The split squat mainly works your thighs, hips, and glute muscles—the large muscles that help keep you steady and powerful as you age. Strong glutes and legs help protect your knees and lower back. They also lower your risk of falls by improving balance and control. Because the split squat does not require heavy weights, it is joint-friendly and easy to adjust to your fitness level.
Another big benefit of the split squat is balance training. As we get older, balance naturally declines if we do not train it. The split stance forces your body to stabilize itself, waking up muscles that often get “lazy” from too much sitting. Better balance means fewer stumbles and more confidence moving through daily life.
The split squat is also great because it mimics real-life movements. Getting out of a chair, stepping up onto a curb, or walking uphill all use similar muscles and patterns. Exercises that copy real life tend to carry over better into daily activities, which is exactly what we want as we age.
To do a split squat, start by standing tall. Take a comfortable step forward with one foot, leaving the other foot behind you. You do not need a huge step—just far enough so you feel stable. Keep your chest up and your eyes looking forward. Most of your weight should be on your front leg.

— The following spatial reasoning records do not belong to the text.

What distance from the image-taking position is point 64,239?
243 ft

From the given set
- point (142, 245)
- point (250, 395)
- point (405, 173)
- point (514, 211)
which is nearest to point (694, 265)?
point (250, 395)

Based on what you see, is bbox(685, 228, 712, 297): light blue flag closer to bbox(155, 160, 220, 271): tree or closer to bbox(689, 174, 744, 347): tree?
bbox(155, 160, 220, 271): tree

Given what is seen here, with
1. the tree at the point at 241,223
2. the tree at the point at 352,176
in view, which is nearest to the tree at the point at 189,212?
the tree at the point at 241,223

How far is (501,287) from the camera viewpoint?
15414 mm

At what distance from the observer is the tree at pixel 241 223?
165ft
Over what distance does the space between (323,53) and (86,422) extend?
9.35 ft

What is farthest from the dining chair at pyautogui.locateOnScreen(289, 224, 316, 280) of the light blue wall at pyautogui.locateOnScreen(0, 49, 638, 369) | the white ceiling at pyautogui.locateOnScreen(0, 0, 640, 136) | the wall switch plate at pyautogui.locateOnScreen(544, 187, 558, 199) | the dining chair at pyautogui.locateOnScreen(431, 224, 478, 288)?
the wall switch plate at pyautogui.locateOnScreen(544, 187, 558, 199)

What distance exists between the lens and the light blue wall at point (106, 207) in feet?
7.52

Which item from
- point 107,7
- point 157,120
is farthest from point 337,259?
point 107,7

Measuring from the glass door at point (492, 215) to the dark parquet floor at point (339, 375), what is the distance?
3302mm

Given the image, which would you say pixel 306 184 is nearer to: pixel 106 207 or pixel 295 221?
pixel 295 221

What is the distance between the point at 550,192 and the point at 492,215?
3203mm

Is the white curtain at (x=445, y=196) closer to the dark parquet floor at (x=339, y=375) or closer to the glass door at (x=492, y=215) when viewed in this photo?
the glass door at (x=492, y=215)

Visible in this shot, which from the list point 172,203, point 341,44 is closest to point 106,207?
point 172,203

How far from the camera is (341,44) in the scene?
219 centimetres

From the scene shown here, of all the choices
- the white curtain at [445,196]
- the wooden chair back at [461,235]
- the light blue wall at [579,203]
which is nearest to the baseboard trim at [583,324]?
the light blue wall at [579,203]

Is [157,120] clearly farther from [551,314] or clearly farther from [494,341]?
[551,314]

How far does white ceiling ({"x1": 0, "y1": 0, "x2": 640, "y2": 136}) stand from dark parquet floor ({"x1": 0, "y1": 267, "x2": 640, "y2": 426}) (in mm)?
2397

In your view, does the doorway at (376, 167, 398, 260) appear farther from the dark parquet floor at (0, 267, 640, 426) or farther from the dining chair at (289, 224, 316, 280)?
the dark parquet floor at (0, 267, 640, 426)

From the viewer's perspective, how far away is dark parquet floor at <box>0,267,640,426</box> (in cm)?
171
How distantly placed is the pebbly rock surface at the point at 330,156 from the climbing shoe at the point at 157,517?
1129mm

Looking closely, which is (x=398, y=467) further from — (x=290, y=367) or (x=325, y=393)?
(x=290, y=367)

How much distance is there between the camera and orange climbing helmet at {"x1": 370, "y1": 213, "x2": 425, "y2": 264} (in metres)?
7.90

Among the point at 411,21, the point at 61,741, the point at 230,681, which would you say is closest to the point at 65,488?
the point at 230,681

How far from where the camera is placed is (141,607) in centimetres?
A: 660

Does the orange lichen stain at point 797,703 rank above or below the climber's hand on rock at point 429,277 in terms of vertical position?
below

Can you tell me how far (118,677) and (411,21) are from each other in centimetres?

Slowly bend both knees. Lower your body straight down, not forward. Your back knee should move toward the floor, but it does not have to touch. Your front knee should stay roughly over your front foot, not collapsing inward. Keep your heel flat on the floor and your core gently tight, as if bracing for a cough.
Pause briefly at the bottom, then press through the front heel to stand back up. Move slowly and with control. That control is where much of the benefit comes from. Aim for 8 to 12 repetitions on one side, then switch legs. One to three sets is plenty for most people.
If balance is a concern, hold onto a chair, countertop, or wall. If the exercise feels too hard, shorten your stance or limit how low you go. If it feels too easy, you can hold light weights or slow the movement down even more.
The split squat is a powerful exercise that builds strength, balance, and confidence. Done consistently, it can help you stay steady, strong, and independent for years to come.